FIX a bug in KernelPCA.inverse_transform #19732

kstoneriv3 · 2021-03-20T10:02:31Z

Reference Issues/PRs

As discussed in #18902, PCA reconstructs the mean of the data while KernelPCA does not. This results in inconsistent inverse transformation by PCA and (linear-)KernelPCA. This inconsistency led to the misunderstanding and the introduction of a bug in #16655.

What does this implement/fix? Explain your changes.

As discussed above, a bug was introduced in KernelPCA.inverse_transform in #16655. This PR removes this bug.

Additionally, I suggest a small modification to the KernelPCA.inverse_transform to improve the compatibility with PCA.inverse_transform when the linear kernel is used. I propose to handle this issue by reconstructing the mean when the linear kernel is used so that KernelPCA.inverse_transform can reconstruct the mean in the same way as PCA.inverse_transform does.

glemaitre · 2021-04-14T21:56:12Z

We had a thorough look at this issue/PR with @ogrisel. So you are completely right that it's unjustified to add the regularization parameter at the reconstruction.

Indeed, we think that it is not really useful to account for the mean loss with the linear kernel. It makes the linear kernel special while one should use PCA in this case. We certainly need to improve the documentation.

So for this PR, we can revert the change that was adding the alpha in the diagonal of K. We need a better unit test though. One thing could be to check the reconstruction error by measuring the Frobenius norm between the original matrix and the reconstruction and check that it is close enough, and this with kernel.

In addition, we think that we can do the following improvements:

advocate to use PCA instead of kernel='linear' (or maybe there is some reasons that we did not think about).
improve the docstring of kernelPCA and notably inverse_transform to mention the approximation when reconstructing;
improve the user guide: (i) discuss inverse_transform and (ii) the reconstruction, discuss the impact of alpha;
improve the example: (i) use a test and not a single set to illustrate the reconstruction approximation, (ii) reproduce the denoising example from Section 4, (iii) illustrate intuitively on the denoising the effect of alpha.

In addition, I am thinking about some other improvements:

change the default of kernel to rbf. 'linear' as default is weird since one should use PCA instead;
it is confusing to have an alpha parameter and alphas_. It might be better to rename alphas_ to eigenvectors_ or components_ and lambdas_ to eigenvalues_ that are more explicit naming.
rename fit_inverse_transform to something more intuitive, e.g. enable_inverse_transform

@kstoneriv3 Would you mind to go forward by reverting the previous PR and improving the test? Do you wish to contribute to the future improvements?

…kernel_pca_inverse_transform

kstoneriv3 · 2021-04-14T23:10:05Z

Indeed, we think that it is not really useful to account for the mean loss with the linear kernel. It makes the linear kernel special while one should use PCA in this case. We certainly need to improve the documentation.

## PROVIDED RECORDS:
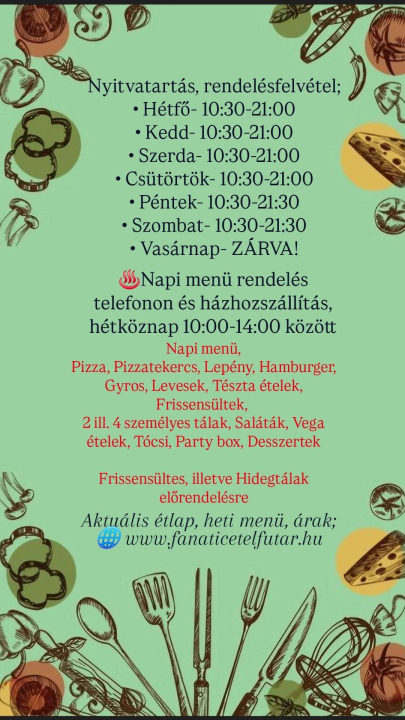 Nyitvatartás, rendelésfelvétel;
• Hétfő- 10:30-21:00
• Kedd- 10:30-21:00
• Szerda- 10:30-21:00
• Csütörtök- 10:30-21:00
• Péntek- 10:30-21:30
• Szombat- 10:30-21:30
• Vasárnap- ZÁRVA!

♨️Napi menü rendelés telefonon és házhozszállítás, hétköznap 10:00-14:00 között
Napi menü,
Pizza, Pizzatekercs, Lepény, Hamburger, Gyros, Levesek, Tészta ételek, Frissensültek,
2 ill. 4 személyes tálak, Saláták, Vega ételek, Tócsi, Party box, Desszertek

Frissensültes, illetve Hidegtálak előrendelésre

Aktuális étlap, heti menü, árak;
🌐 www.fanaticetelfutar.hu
--
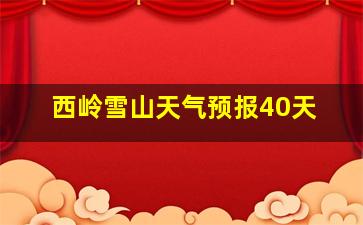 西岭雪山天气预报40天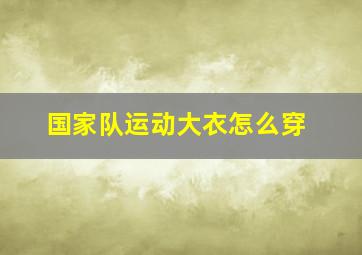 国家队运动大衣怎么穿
* * *
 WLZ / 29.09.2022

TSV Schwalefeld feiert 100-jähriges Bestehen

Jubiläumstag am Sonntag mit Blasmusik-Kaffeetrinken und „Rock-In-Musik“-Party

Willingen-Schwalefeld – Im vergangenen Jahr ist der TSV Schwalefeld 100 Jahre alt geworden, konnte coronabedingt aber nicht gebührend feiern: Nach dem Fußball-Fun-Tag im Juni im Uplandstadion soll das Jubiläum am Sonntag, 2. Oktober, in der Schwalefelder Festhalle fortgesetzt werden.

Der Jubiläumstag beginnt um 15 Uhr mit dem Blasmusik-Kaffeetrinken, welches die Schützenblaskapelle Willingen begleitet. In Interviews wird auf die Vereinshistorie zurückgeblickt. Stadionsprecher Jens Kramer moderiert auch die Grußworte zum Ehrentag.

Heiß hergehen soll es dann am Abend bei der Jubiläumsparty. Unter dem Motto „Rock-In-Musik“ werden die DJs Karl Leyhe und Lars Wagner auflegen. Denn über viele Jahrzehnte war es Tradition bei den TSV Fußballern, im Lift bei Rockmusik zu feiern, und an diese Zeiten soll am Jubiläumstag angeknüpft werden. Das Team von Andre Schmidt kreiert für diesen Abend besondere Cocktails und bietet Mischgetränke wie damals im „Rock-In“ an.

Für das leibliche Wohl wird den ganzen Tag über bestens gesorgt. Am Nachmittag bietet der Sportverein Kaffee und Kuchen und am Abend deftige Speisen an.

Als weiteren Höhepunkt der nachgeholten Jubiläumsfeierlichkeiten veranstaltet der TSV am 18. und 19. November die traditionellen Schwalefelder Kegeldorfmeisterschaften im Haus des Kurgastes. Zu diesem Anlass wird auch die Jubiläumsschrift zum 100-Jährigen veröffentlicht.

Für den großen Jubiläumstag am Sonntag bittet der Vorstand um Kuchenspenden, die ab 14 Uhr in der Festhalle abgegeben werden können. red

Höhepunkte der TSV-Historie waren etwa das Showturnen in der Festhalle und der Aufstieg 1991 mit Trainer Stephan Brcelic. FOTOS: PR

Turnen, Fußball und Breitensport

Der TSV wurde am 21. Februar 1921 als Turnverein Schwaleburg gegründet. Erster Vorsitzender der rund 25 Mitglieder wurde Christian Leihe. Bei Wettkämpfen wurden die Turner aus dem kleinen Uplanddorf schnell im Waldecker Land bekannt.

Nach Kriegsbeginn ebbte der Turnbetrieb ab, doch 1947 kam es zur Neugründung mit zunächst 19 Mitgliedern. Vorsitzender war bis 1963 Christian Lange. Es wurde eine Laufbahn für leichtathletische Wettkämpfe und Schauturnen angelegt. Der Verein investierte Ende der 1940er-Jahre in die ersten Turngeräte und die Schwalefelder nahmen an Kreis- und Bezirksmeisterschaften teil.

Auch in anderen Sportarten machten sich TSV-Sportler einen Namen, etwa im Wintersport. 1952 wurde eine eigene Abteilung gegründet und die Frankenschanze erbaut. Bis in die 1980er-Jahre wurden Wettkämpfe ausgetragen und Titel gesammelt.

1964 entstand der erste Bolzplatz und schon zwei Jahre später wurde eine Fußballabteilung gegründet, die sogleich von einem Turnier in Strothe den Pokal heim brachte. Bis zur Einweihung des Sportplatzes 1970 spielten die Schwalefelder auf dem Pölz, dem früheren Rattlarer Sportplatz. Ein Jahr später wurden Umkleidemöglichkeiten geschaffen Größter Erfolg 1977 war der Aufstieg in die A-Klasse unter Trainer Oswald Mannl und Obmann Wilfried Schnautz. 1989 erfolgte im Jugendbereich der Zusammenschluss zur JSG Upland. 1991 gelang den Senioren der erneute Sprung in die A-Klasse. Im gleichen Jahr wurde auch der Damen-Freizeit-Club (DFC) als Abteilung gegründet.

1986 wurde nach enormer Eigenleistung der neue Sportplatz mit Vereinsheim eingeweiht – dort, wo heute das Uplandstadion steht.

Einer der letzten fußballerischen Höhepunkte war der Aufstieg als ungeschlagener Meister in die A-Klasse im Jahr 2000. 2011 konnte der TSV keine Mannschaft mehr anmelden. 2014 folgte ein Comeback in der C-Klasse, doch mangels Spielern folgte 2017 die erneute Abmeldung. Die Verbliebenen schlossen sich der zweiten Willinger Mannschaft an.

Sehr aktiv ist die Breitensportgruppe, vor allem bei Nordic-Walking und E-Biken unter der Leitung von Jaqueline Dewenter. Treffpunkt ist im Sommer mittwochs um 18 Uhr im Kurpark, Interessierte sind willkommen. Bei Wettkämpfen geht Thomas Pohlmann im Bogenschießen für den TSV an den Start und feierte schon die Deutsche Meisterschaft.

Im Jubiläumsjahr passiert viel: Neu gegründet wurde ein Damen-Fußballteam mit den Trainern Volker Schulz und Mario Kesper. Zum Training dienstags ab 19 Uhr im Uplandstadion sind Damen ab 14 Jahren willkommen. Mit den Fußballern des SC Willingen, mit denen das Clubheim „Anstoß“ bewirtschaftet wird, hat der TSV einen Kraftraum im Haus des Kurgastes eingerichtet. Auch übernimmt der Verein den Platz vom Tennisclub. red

## EXERCISE PROMPT:
Return the passage of the KernelPCA pull request discussion above between "What does this" and "as PCA.inverse_transform does.", inclusive, copied character for character.

## RESPONSE AREA:
What does this implement/fix? Explain your changes.

As discussed above, a bug was introduced in KernelPCA.inverse_transform in #16655. This PR removes this bug.

Additionally, I suggest a small modification to the KernelPCA.inverse_transform to improve the compatibility with PCA.inverse_transform when the linear kernel is used. I propose to handle this issue by reconstructing the mean when the linear kernel is used so that KernelPCA.inverse_transform can reconstruct the mean in the same way as PCA.inverse_transform does.